The treatment can be started again if symptoms return.

Of course, if you have persistent rhinitis caused by an allergy, if you remove the source of the allergy, your symptoms should reduce and stop. You may no longer need treatment.

Are there any complications of persistent rhinitis?

Sinusitis

Sinusitis is the most common complication of persistent rhinitis. The sinuses are small, air-filled spaces inside the cheekbones and forehead.

They make some mucus which drains into the nose through small channels. Allergens can irritate the lining of your sinuses in the same way that they irritate the lining of your nose.

If you have a blocked or congested nose or lots of nasal discharge, it can stop your sinuses from draining properly into your nose.

This means that the mucus in the sinuses becomes blocked and can be more easily infected. See separate leaflets called Acute Sinusitis and Chronic Sinusitis for more details.

Nasal polyps

Nasal polyps are sometimes a complication of rhinitis. A nasal polyp is a swelling that can grow from the lining of your nose.

When it is fully grown it looks rather like a grape.
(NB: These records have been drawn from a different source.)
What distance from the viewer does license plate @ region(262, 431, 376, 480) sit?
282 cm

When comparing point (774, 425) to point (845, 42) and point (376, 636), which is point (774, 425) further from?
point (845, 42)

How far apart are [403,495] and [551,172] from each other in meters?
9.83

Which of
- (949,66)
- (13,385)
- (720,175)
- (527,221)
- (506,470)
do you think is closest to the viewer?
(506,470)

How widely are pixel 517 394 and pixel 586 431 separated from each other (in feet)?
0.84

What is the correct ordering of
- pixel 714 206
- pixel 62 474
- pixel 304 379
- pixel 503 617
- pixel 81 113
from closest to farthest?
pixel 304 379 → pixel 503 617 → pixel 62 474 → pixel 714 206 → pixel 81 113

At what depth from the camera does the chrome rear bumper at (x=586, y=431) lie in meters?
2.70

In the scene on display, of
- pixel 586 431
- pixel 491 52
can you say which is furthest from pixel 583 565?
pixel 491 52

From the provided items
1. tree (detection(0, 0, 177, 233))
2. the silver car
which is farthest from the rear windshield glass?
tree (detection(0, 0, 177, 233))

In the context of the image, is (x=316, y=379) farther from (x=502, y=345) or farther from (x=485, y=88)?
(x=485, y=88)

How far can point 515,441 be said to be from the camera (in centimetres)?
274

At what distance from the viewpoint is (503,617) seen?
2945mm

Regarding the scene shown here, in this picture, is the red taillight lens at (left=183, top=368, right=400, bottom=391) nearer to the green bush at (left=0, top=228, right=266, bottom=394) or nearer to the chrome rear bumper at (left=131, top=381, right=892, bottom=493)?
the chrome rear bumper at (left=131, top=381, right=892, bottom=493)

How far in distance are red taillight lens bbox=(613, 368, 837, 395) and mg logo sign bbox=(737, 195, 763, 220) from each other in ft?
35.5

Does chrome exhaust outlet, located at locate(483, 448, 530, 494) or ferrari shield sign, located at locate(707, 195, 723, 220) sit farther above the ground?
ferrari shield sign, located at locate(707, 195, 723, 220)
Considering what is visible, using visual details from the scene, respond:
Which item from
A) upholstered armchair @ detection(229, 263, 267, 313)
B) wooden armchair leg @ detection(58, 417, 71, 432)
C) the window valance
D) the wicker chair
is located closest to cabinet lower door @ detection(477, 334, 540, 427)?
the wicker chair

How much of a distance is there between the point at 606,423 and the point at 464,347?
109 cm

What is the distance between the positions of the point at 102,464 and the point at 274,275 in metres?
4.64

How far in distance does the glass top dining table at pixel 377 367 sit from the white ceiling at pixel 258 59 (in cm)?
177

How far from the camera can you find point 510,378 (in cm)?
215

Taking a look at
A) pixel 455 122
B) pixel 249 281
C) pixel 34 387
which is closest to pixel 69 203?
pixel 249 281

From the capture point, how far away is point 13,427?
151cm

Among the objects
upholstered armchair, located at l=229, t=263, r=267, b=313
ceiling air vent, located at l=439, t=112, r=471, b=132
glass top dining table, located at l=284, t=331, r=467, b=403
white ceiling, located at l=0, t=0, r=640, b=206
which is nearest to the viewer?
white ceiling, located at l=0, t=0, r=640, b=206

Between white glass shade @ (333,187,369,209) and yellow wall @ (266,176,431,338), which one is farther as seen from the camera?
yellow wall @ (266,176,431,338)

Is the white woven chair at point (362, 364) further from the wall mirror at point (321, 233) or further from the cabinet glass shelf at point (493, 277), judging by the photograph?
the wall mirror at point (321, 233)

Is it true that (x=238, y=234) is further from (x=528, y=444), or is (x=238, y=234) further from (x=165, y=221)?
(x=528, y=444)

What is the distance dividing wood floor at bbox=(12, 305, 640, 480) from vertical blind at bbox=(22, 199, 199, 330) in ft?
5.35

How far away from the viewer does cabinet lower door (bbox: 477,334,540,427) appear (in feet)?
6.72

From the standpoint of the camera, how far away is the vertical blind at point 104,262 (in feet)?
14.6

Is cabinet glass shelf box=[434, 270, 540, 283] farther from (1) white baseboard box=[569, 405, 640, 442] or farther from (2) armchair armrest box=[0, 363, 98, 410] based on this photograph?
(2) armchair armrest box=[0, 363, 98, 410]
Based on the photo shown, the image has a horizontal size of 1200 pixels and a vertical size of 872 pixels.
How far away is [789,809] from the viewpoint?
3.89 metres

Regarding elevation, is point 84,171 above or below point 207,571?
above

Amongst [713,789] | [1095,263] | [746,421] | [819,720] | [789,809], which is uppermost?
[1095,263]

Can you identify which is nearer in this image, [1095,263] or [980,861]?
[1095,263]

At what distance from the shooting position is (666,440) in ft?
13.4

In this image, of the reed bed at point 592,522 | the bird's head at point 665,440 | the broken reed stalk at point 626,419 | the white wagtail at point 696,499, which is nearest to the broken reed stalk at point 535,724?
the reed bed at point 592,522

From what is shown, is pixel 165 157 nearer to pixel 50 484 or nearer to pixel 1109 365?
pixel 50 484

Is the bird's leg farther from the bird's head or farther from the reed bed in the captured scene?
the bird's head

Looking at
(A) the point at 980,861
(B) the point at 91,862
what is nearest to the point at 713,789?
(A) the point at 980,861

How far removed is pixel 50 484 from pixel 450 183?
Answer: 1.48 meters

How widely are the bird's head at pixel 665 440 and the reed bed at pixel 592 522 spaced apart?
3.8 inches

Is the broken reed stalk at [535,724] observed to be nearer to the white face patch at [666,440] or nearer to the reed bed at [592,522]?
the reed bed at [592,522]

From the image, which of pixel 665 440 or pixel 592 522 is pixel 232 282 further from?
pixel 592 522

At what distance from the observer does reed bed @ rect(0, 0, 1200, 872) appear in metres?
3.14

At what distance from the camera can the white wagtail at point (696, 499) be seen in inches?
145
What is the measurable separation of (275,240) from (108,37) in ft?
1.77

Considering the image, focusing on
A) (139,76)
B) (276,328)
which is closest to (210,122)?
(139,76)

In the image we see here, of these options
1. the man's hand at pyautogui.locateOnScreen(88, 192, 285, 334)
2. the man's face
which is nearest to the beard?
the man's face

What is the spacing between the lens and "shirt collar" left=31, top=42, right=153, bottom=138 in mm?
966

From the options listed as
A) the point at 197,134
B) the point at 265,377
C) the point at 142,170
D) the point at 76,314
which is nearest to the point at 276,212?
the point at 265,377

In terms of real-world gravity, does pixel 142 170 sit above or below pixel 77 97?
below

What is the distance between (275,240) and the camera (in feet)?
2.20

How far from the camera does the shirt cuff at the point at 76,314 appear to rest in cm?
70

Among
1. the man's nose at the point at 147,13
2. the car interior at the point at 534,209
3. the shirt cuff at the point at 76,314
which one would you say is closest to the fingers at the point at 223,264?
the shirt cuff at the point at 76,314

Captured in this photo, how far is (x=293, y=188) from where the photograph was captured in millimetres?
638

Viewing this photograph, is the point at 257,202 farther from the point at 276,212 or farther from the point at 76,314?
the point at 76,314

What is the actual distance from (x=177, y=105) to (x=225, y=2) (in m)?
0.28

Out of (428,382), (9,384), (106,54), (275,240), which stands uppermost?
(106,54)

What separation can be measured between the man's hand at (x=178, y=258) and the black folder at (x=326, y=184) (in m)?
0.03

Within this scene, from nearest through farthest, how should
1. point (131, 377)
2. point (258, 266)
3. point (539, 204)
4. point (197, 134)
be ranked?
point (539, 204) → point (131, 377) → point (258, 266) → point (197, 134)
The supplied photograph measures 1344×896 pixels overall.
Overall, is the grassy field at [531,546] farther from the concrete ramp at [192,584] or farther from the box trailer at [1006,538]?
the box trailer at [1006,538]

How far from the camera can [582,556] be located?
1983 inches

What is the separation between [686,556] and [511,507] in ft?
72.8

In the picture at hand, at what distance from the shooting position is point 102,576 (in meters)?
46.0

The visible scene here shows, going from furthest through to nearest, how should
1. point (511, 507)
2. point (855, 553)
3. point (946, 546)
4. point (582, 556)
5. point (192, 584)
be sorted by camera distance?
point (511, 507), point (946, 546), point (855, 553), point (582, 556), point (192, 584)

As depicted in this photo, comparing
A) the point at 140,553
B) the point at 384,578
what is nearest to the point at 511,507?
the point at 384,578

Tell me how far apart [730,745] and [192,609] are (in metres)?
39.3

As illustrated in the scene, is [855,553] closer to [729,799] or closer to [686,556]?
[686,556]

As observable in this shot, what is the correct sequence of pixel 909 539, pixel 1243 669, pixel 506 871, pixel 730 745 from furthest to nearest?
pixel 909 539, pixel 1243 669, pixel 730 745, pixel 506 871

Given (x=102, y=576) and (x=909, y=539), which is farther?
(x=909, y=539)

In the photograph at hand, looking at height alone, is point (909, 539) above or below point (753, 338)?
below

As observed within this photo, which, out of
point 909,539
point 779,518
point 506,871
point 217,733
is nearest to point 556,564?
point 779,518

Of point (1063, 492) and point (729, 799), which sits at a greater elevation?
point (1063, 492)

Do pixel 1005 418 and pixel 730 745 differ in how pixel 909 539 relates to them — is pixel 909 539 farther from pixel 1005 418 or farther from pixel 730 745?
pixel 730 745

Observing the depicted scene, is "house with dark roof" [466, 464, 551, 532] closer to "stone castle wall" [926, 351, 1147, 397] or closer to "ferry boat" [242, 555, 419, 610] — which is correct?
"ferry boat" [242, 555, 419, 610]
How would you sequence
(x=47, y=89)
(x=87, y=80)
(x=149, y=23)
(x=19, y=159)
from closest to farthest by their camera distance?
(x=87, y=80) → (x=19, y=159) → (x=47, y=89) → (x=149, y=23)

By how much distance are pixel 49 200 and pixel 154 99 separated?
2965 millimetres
One polyp can form or there may be a number of polyps together. Sometimes polyps can form in the sinuses as well. They are usually flesh-coloured, pale grey or pink.

If a polyp is big or if there are large numbers of polyps, a number of problems can develop. Your sense of smell may be affected or your nose may feel blocked, causing difficulty breathing.

Sometimes polyps can block the drainage of your sinuses and lead to sinusitis as described above.

Large polyps may need to be surgically removed but smaller polyps can often be treated with steroid nasal drops (see above) which help to shrink them.